Copy exactly. Begin with the line that contains "In both cases, GLIP" and stop after the last line of the records.

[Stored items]
------------------------------
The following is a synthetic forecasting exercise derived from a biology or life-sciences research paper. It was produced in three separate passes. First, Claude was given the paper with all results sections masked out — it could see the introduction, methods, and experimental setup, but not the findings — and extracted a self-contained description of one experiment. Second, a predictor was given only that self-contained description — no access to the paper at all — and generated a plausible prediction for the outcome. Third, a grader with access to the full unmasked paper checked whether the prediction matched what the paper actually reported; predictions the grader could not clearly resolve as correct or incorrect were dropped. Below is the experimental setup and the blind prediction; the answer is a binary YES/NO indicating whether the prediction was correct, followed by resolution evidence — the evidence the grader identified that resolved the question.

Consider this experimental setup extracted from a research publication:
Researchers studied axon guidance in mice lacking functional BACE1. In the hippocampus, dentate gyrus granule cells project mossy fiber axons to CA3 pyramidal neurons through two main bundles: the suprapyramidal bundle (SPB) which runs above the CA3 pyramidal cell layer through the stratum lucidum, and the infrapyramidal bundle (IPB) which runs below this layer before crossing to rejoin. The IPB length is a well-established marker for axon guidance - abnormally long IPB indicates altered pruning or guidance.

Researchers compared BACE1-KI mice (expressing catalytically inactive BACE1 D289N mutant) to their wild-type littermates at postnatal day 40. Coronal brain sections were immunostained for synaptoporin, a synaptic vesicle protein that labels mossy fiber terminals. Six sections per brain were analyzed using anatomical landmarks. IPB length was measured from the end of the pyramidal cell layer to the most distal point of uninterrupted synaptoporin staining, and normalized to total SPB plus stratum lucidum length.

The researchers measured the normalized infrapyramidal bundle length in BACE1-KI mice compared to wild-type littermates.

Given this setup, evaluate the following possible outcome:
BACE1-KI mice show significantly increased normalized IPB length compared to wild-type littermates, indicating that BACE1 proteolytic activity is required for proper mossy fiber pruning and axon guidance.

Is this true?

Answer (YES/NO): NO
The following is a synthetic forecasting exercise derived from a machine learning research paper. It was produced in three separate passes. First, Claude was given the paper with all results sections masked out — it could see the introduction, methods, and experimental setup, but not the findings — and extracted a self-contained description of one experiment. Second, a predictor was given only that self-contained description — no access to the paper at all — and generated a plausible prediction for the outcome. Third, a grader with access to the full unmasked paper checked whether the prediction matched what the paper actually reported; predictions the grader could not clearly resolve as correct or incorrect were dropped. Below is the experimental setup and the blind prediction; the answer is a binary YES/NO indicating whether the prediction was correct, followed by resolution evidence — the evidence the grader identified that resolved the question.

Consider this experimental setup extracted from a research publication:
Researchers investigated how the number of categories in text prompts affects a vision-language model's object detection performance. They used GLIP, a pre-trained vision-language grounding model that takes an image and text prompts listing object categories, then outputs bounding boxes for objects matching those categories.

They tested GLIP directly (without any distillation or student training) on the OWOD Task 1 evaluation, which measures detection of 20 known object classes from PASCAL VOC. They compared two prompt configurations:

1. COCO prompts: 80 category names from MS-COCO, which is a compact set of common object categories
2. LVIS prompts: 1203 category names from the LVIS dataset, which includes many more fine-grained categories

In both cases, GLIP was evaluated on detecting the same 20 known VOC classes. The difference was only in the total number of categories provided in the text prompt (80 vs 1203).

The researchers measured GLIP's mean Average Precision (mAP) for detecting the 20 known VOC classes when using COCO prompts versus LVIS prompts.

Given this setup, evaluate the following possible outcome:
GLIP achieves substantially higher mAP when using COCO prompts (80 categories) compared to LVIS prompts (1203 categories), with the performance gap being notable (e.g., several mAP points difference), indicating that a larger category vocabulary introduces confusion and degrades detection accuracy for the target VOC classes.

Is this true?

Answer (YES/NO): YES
------------------------------
*FINISHED TASK*.
In both cases, GLIP was evaluated on detecting the same 20 known VOC classes. The difference was only in the total number of categories provided in the text prompt (80 vs 1203).

The researchers measured GLIP's mean Average Precision (mAP) for detecting the 20 known VOC classes when using COCO prompts versus LVIS prompts.

Given this setup, evaluate the following possible outcome:
GLIP achieves substantially higher mAP when using COCO prompts (80 categories) compared to LVIS prompts (1203 categories), with the performance gap being notable (e.g., several mAP points difference), indicating that a larger category vocabulary introduces confusion and degrades detection accuracy for the target VOC classes.

Is this true?

Answer (YES/NO): YES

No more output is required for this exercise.